**Lista de tarefas**
[1] Atualize o texto sobre o encontro com o Sr. Saraiva: reescreva tudo desde "Texto por Gonçalo" até "lá estava ele!", trocando "noites" por "madrugadas".
[2] Escreva a continuação do texto sobre o encontro com o Sr. Saraiva a partir do ponto em que termina.

**Excerto da fonte**
##############################

Texto por Gonçalo Morgado
Entrevista por Francisco Barros
A mesmidade de uma sucessão demasiado longa de noites decalcadas a papel químico foi interrompida no momento em que me cruzei com o Sr. Saraiva. Entorpecido pelo já rotineiro consumo compulsivo de nicotina, digestivos e música anglo-saxónica, não se passava coisa alguma. Não me lembro se respirei fundo ou se suspirei. Confesso que às vezes tenho dificuldade em distinguir uma da outra… ao desviar o ouvido para lá da penumbra da média luz em redor lá estava ele!

##############################

Linhas do conjunto de dados
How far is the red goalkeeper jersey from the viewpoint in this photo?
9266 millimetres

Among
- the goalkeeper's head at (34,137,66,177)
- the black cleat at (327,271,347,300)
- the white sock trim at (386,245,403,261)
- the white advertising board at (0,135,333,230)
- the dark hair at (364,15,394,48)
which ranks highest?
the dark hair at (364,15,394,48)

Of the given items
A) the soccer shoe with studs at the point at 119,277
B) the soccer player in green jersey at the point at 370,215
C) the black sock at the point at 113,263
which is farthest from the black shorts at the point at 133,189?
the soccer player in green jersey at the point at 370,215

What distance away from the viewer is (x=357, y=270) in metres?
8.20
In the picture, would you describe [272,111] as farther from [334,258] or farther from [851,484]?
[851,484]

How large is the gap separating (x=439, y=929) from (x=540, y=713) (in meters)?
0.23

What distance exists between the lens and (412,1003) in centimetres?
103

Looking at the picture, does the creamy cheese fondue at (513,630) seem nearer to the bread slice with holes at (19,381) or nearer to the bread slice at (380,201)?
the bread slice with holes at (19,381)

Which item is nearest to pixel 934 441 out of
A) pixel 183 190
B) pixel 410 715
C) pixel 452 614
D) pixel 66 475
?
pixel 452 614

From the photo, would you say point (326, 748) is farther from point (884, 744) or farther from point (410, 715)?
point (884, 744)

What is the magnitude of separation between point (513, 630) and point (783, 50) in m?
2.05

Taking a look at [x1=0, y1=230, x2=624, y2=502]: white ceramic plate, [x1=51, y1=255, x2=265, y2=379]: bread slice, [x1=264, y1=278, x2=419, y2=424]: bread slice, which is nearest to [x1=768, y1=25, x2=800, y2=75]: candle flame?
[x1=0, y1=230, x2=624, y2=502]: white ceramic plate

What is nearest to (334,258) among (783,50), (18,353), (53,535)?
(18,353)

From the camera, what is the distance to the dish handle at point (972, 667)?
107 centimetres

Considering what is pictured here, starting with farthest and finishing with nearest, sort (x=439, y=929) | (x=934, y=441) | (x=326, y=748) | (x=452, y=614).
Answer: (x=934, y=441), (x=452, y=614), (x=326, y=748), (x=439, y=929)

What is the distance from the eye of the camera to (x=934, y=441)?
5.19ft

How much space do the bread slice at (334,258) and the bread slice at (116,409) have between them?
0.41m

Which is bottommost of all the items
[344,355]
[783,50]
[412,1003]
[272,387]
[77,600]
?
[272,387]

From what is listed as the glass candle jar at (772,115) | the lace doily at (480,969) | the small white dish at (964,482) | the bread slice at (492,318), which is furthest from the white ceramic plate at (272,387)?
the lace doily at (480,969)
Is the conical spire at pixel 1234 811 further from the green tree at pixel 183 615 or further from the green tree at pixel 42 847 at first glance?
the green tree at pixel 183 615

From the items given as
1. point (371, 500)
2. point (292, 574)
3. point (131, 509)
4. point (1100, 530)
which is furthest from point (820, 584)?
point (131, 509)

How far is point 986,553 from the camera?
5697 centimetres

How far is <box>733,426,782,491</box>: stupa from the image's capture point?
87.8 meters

##############################

**Respostas finais**
[1]
Texto por Gonçalo Morgado
Entrevista por Francisco Barros
A mesmidade de uma sucessão demasiado longa de madrugadas decalcadas a papel químico foi interrompida no momento em que me cruzei com o Sr. Saraiva. Entorpecido pelo já rotineiro consumo compulsivo de nicotina, digestivos e música anglo-saxónica, não se passava coisa alguma. Não me lembro se respirei fundo ou se suspirei. Confesso que às vezes tenho dificuldade em distinguir uma da outra… ao desviar o ouvido para lá da penumbra da média luz em redor lá estava ele!

[2]
Aqui no norte, a expressão “este gajo é um Senhor” sai-nos boca fora quando nos cruzamos com aquelas criaturas portadoras de um ou mais traços que as diferenciam das demais, tornando-as, às vezes de um modo inexplicável, alvo de admiração. São seres distintos, com uma classe à moda antiga, sóbria, nada anacrónica, reinventada, intemporal… compreendem o lugar que ocupam, valorizam com lucidez o peso de todos os desdobramentos do conceito de herança e põem-no em prática em cada gesto, em cada palavra, em cada interacção.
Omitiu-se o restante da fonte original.